Let's say a 10 kg particle (X) whose volume is 1 m3, and another 10 kg particle (Y) whose volume is 1*10-24 m3.

Using the general force formula (F = GMm/r2), the same force is applied if I stand 1 meter before X or Y, but Y has smaller volume so it has to exert more force, right?

If so, how can I calculate that?
Thanks for help.

Using the general force formula (F = GMm/r2), the same force is applied if I stand 1 meter before X or Y, but Y has smaller volume so it has to exert more force, right?
No, why do you think that? (Note that that formula only applies strictly to point masses or for spherically symmetric mass distributions.)

No, why do you think that? (Note that that formula only applies strictly to point masses or for spherically symmetric mass distributions.)

Because, from what I know, black holes exert much stronger force than the time they were stars. Stars becomes compressed to singularities to form black holes.

Because, from what I know, black holes exert much stronger force than the time they were stars.
They exert a stronger force at their surface, since their radius is so much smaller. But replace an ordinary star with a black hole of the same mass and it will exert the same gravitational force on you as long as you stay the same distance from it.

They exert a stronger force at their surface, since their radius is so much smaller. But replace an ordinary star with a black hole of the same mass and it will exert the same gravitational force on you as long as you stay the same distance from it.

I'm little confused, now if a star comes over the horizon of black hole's sigularity then the star is sucked because of strong force exerted by the surface? How comes a surface of particle playing role in exerting force?

In Newtonian physics using the force formula. Is (r) the distance between two centered points of particles? If so, what is the point of a mass? Since (r) never equals zero...

I'm little confused, now if a star comes over the horizon of black hole's sigularity then the star is sucked because of strong force exerted by the surface? How comes a surface of particle playing role in exerting force?
I'm not sure I understand what you're asking. A black hole is tiny--thus you can get way too close, where the gravity is overwhelming. A black hole with a mass equal to our sun would have a Schwarzschild radius of about 3,000 m.

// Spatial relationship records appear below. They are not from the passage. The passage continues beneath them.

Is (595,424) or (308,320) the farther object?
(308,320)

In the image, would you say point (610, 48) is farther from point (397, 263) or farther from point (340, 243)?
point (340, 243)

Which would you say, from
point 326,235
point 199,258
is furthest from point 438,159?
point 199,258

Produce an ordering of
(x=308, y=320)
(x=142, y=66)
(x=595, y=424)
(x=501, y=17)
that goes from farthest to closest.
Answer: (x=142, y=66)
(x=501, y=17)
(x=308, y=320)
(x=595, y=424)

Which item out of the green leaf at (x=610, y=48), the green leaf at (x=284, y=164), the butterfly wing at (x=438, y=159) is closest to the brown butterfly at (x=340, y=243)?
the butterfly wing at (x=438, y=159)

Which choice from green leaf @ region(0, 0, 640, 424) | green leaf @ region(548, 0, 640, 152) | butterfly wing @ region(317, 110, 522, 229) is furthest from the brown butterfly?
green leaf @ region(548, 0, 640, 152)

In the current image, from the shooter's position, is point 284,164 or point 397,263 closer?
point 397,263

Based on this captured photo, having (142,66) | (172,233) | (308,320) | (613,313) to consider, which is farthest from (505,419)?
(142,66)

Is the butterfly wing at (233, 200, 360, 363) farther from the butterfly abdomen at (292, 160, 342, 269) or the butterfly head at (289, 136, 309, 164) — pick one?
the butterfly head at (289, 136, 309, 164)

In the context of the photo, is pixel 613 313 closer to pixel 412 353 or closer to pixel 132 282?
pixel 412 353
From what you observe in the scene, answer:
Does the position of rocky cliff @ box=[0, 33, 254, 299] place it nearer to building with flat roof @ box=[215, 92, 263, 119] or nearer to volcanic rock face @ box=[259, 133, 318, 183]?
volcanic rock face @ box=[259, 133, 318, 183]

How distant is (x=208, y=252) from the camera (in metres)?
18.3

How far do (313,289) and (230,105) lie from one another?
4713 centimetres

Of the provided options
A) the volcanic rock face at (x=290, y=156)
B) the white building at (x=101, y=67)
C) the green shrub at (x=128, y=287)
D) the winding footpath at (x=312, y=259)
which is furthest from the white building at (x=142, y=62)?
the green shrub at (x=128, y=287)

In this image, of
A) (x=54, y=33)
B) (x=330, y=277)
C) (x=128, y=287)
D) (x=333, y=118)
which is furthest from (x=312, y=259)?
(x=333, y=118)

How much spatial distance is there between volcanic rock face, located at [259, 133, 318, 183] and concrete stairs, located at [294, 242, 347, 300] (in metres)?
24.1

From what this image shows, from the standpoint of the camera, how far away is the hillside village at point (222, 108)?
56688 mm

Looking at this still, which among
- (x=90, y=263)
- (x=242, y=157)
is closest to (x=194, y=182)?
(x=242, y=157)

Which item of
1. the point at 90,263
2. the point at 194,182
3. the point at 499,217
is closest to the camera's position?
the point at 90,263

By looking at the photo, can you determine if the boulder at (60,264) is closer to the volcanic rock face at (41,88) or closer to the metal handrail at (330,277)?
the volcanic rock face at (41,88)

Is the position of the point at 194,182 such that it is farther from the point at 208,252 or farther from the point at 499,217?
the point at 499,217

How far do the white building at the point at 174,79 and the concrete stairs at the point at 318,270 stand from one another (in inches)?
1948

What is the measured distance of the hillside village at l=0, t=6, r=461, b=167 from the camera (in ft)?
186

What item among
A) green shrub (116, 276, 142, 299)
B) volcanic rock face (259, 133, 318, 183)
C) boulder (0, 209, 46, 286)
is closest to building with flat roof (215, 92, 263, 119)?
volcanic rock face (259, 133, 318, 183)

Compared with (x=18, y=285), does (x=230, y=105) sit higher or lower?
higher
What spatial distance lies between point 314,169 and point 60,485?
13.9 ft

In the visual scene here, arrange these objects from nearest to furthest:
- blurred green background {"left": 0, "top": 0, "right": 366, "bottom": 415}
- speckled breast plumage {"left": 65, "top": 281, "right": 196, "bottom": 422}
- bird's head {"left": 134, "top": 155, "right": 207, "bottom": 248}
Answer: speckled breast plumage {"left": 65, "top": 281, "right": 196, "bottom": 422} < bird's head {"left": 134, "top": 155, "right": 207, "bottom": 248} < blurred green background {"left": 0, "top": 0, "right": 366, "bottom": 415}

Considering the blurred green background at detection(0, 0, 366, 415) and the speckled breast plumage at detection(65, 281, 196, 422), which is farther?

In Newtonian physics using the force formula. Is (r) the distance between two centered points of particles? If so, what is the point of a mass? Since (r) never equals zero...
Again, I'm not sure what you're asking. Think of the 'r' being the distance between two spherical bodies. Shrinking one of those bodies into a point won't change the distance between them.

I'm not sure I understand what you're asking. A black hole is tiny--thus you can get way too close, where the gravity is overwhelming. A black hole with a mass equal to our sun would have a Schwarzschild radius of about 3,000 m.

I mean, how is the gravitational force very strong if you are within black hole's event horizon? Even if its mass is about our sun's mass.

Again, I'm not sure what you're asking. Think of the 'r' being the distance between two spherical bodies. Shrinking one of those bodies into a point won't change the distance between them.

I mean, for example: Two charged spheres are attached/attracted to each other, is the distance between them 0 or the sum of their radius (sphere(1) radius + sphere(2) radius)?

I think that the distance never gets to zero, so the force approaches infinity as the distance approaches zero.

I mean, for example: Two charged spheres are attached/attracted to each other, is the distance between them 0 or the sum of their radius (sphere(1) radius + sphere(2) radius)?
I don't know why you've introduced charge, but for two spherical masses the gravitational force will be calculated using the distance between their centers.

I don't know why you've introduced charge, but for two spherical masses the gravitational force will be calculated using the distance between their centers.

I did that just for make it less arguable, because If it were gravitational force then someone might respond that the force between the two masses is too small, unless the masses were have been said to be huge enough.

My central problem is: If a black hole exerts the same force as a same-mass star, then how the black hole absorbs everything, even light?